======== DATA FOR THE TASK ========
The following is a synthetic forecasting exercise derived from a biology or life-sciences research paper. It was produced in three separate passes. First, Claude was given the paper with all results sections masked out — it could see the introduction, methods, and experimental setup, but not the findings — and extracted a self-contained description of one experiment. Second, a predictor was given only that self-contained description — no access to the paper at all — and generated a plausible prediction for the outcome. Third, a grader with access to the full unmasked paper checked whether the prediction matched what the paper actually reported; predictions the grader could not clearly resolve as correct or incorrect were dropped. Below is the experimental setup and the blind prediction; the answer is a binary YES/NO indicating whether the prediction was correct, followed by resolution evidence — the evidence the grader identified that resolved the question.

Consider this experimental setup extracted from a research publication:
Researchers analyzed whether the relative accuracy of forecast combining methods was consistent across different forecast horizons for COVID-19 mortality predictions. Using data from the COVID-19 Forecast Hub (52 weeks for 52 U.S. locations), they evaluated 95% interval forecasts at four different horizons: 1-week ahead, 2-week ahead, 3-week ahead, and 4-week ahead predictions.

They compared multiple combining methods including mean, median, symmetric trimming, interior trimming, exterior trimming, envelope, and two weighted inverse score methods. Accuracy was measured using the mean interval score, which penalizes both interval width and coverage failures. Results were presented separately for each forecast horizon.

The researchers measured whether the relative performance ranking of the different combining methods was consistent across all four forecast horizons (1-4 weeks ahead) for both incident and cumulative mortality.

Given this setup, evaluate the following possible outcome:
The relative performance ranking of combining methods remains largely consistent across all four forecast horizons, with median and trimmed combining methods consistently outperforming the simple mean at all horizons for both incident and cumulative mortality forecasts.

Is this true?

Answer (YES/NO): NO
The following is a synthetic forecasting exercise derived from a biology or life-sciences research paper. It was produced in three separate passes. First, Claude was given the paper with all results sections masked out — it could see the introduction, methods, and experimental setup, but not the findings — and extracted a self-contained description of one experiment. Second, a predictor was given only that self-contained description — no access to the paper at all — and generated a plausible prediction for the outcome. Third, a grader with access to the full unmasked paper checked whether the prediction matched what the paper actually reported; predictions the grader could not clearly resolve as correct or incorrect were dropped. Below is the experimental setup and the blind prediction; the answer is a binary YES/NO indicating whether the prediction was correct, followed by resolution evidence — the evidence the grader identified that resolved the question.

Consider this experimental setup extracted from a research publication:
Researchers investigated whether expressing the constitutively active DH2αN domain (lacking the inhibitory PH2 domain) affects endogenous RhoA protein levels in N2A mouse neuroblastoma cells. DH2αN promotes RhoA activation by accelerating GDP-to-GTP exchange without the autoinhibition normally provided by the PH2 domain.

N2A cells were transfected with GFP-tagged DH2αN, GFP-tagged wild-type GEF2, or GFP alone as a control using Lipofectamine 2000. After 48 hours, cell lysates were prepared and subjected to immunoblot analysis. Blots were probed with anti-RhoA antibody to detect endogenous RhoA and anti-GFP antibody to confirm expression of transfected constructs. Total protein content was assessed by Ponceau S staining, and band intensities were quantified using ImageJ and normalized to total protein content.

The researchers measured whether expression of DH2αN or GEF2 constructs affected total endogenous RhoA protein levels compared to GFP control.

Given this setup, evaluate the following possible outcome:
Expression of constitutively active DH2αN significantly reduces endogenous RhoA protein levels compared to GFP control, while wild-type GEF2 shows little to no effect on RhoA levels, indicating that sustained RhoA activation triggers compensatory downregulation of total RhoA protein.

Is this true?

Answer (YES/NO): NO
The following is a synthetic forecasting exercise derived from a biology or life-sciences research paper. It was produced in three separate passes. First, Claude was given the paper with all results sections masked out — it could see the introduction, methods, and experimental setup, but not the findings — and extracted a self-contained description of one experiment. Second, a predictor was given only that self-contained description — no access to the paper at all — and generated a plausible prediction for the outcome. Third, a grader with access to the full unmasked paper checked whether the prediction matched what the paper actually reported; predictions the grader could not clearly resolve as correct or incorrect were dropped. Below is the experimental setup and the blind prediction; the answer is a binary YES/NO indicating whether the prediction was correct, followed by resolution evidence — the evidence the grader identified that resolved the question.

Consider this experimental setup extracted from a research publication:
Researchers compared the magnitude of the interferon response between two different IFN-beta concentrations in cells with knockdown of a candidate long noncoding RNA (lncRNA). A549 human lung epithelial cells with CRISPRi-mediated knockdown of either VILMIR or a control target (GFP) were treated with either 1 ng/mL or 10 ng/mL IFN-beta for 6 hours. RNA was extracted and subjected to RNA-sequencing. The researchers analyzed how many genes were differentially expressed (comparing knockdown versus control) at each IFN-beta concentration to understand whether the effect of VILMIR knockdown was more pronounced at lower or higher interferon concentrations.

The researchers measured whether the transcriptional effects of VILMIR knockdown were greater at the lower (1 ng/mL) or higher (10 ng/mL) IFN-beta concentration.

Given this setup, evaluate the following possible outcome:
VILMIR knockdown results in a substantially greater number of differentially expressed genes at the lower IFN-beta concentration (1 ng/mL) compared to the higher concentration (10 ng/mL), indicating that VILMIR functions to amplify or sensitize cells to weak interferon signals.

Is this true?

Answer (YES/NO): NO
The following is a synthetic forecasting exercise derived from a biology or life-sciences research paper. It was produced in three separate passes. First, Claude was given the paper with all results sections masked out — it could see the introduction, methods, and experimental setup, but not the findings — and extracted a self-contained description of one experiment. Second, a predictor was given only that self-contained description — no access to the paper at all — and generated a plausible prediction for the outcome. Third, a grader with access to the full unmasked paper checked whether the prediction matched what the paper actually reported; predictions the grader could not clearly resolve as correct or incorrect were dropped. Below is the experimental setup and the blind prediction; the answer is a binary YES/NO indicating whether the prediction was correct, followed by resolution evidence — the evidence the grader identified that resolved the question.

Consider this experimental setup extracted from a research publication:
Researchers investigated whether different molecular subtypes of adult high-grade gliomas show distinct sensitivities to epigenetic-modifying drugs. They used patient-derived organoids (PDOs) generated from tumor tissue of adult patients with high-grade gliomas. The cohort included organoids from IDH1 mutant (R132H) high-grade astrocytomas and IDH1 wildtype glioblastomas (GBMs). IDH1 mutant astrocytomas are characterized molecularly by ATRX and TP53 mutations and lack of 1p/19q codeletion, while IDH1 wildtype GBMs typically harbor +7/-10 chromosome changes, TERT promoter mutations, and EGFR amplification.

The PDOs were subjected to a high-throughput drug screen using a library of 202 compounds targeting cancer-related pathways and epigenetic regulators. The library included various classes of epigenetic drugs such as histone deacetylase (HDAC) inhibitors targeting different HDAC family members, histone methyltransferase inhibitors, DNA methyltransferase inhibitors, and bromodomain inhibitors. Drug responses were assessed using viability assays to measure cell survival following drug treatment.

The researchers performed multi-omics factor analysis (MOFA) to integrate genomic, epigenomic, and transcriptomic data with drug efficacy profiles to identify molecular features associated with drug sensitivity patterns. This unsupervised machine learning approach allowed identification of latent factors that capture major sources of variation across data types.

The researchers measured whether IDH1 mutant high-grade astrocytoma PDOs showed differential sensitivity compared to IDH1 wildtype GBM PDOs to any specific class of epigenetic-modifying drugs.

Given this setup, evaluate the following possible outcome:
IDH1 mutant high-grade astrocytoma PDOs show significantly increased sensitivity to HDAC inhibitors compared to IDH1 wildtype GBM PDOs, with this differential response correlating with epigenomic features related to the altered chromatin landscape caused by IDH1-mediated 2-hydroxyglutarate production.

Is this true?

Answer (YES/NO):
========
Word for word, copy out the data.

# RESPONSE TO THIS EXERCISE
The following is a synthetic forecasting exercise derived from a biology or life-sciences research paper. It was produced in three separate passes. First, Claude was given the paper with all results sections masked out — it could see the introduction, methods, and experimental setup, but not the findings — and extracted a self-contained description of one experiment. Second, a predictor was given only that self-contained description — no access to the paper at all — and generated a plausible prediction for the outcome. Third, a grader with access to the full unmasked paper checked whether the prediction matched what the paper actually reported; predictions the grader could not clearly resolve as correct or incorrect were dropped. Below is the experimental setup and the blind prediction; the answer is a binary YES/NO indicating whether the prediction was correct, followed by resolution evidence — the evidence the grader identified that resolved the question.

Consider this experimental setup extracted from a research publication:
Researchers analyzed whether the relative accuracy of forecast combining methods was consistent across different forecast horizons for COVID-19 mortality predictions. Using data from the COVID-19 Forecast Hub (52 weeks for 52 U.S. locations), they evaluated 95% interval forecasts at four different horizons: 1-week ahead, 2-week ahead, 3-week ahead, and 4-week ahead predictions.

They compared multiple combining methods including mean, median, symmetric trimming, interior trimming, exterior trimming, envelope, and two weighted inverse score methods. Accuracy was measured using the mean interval score, which penalizes both interval width and coverage failures. Results were presented separately for each forecast horizon.

The researchers measured whether the relative performance ranking of the different combining methods was consistent across all four forecast horizons (1-4 weeks ahead) for both incident and cumulative mortality.

Given this setup, evaluate the following possible outcome:
The relative performance ranking of combining methods remains largely consistent across all four forecast horizons, with median and trimmed combining methods consistently outperforming the simple mean at all horizons for both incident and cumulative mortality forecasts.

Is this true?

Answer (YES/NO): NO
The following is a synthetic forecasting exercise derived from a biology or life-sciences research paper. It was produced in three separate passes. First, Claude was given the paper with all results sections masked out — it could see the introduction, methods, and experimental setup, but not the findings — and extracted a self-contained description of one experiment. Second, a predictor was given only that self-contained description — no access to the paper at all — and generated a plausible prediction for the outcome. Third, a grader with access to the full unmasked paper checked whether the prediction matched what the paper actually reported; predictions the grader could not clearly resolve as correct or incorrect were dropped. Below is the experimental setup and the blind prediction; the answer is a binary YES/NO indicating whether the prediction was correct, followed by resolution evidence — the evidence the grader identified that resolved the question.

Consider this experimental setup extracted from a research publication:
Researchers investigated whether expressing the constitutively active DH2αN domain (lacking the inhibitory PH2 domain) affects endogenous RhoA protein levels in N2A mouse neuroblastoma cells. DH2αN promotes RhoA activation by accelerating GDP-to-GTP exchange without the autoinhibition normally provided by the PH2 domain.

N2A cells were transfected with GFP-tagged DH2αN, GFP-tagged wild-type GEF2, or GFP alone as a control using Lipofectamine 2000. After 48 hours, cell lysates were prepared and subjected to immunoblot analysis. Blots were probed with anti-RhoA antibody to detect endogenous RhoA and anti-GFP antibody to confirm expression of transfected constructs. Total protein content was assessed by Ponceau S staining, and band intensities were quantified using ImageJ and normalized to total protein content.

The researchers measured whether expression of DH2αN or GEF2 constructs affected total endogenous RhoA protein levels compared to GFP control.

Given this setup, evaluate the following possible outcome:
Expression of constitutively active DH2αN significantly reduces endogenous RhoA protein levels compared to GFP control, while wild-type GEF2 shows little to no effect on RhoA levels, indicating that sustained RhoA activation triggers compensatory downregulation of total RhoA protein.

Is this true?

Answer (YES/NO): NO
The following is a synthetic forecasting exercise derived from a biology or life-sciences research paper. It was produced in three separate passes. First, Claude was given the paper with all results sections masked out — it could see the introduction, methods, and experimental setup, but not the findings — and extracted a self-contained description of one experiment. Second, a predictor was given only that self-contained description — no access to the paper at all — and generated a plausible prediction for the outcome. Third, a grader with access to the full unmasked paper checked whether the prediction matched what the paper actually reported; predictions the grader could not clearly resolve as correct or incorrect were dropped. Below is the experimental setup and the blind prediction; the answer is a binary YES/NO indicating whether the prediction was correct, followed by resolution evidence — the evidence the grader identified that resolved the question.

Consider this experimental setup extracted from a research publication:
Researchers compared the magnitude of the interferon response between two different IFN-beta concentrations in cells with knockdown of a candidate long noncoding RNA (lncRNA). A549 human lung epithelial cells with CRISPRi-mediated knockdown of either VILMIR or a control target (GFP) were treated with either 1 ng/mL or 10 ng/mL IFN-beta for 6 hours. RNA was extracted and subjected to RNA-sequencing. The researchers analyzed how many genes were differentially expressed (comparing knockdown versus control) at each IFN-beta concentration to understand whether the effect of VILMIR knockdown was more pronounced at lower or higher interferon concentrations.

The researchers measured whether the transcriptional effects of VILMIR knockdown were greater at the lower (1 ng/mL) or higher (10 ng/mL) IFN-beta concentration.

Given this setup, evaluate the following possible outcome:
VILMIR knockdown results in a substantially greater number of differentially expressed genes at the lower IFN-beta concentration (1 ng/mL) compared to the higher concentration (10 ng/mL), indicating that VILMIR functions to amplify or sensitize cells to weak interferon signals.

Is this true?

Answer (YES/NO): NO
The following is a synthetic forecasting exercise derived from a biology or life-sciences research paper. It was produced in three separate passes. First, Claude was given the paper with all results sections masked out — it could see the introduction, methods, and experimental setup, but not the findings — and extracted a self-contained description of one experiment. Second, a predictor was given only that self-contained description — no access to the paper at all — and generated a plausible prediction for the outcome. Third, a grader with access to the full unmasked paper checked whether the prediction matched what the paper actually reported; predictions the grader could not clearly resolve as correct or incorrect were dropped. Below is the experimental setup and the blind prediction; the answer is a binary YES/NO indicating whether the prediction was correct, followed by resolution evidence — the evidence the grader identified that resolved the question.

Consider this experimental setup extracted from a research publication:
Researchers investigated whether different molecular subtypes of adult high-grade gliomas show distinct sensitivities to epigenetic-modifying drugs. They used patient-derived organoids (PDOs) generated from tumor tissue of adult patients with high-grade gliomas. The cohort included organoids from IDH1 mutant (R132H) high-grade astrocytomas and IDH1 wildtype glioblastomas (GBMs). IDH1 mutant astrocytomas are characterized molecularly by ATRX and TP53 mutations and lack of 1p/19q codeletion, while IDH1 wildtype GBMs typically harbor +7/-10 chromosome changes, TERT promoter mutations, and EGFR amplification.

The PDOs were subjected to a high-throughput drug screen using a library of 202 compounds targeting cancer-related pathways and epigenetic regulators. The library included various classes of epigenetic drugs such as histone deacetylase (HDAC) inhibitors targeting different HDAC family members, histone methyltransferase inhibitors, DNA methyltransferase inhibitors, and bromodomain inhibitors. Drug responses were assessed using viability assays to measure cell survival following drug treatment.

The researchers performed multi-omics factor analysis (MOFA) to integrate genomic, epigenomic, and transcriptomic data with drug efficacy profiles to identify molecular features associated with drug sensitivity patterns. This unsupervised machine learning approach allowed identification of latent factors that capture major sources of variation across data types.

The researchers measured whether IDH1 mutant high-grade astrocytoma PDOs showed differential sensitivity compared to IDH1 wildtype GBM PDOs to any specific class of epigenetic-modifying drugs.

Given this setup, evaluate the following possible outcome:
IDH1 mutant high-grade astrocytoma PDOs show significantly increased sensitivity to HDAC inhibitors compared to IDH1 wildtype GBM PDOs, with this differential response correlating with epigenomic features related to the altered chromatin landscape caused by IDH1-mediated 2-hydroxyglutarate production.

Is this true?

Answer (YES/NO):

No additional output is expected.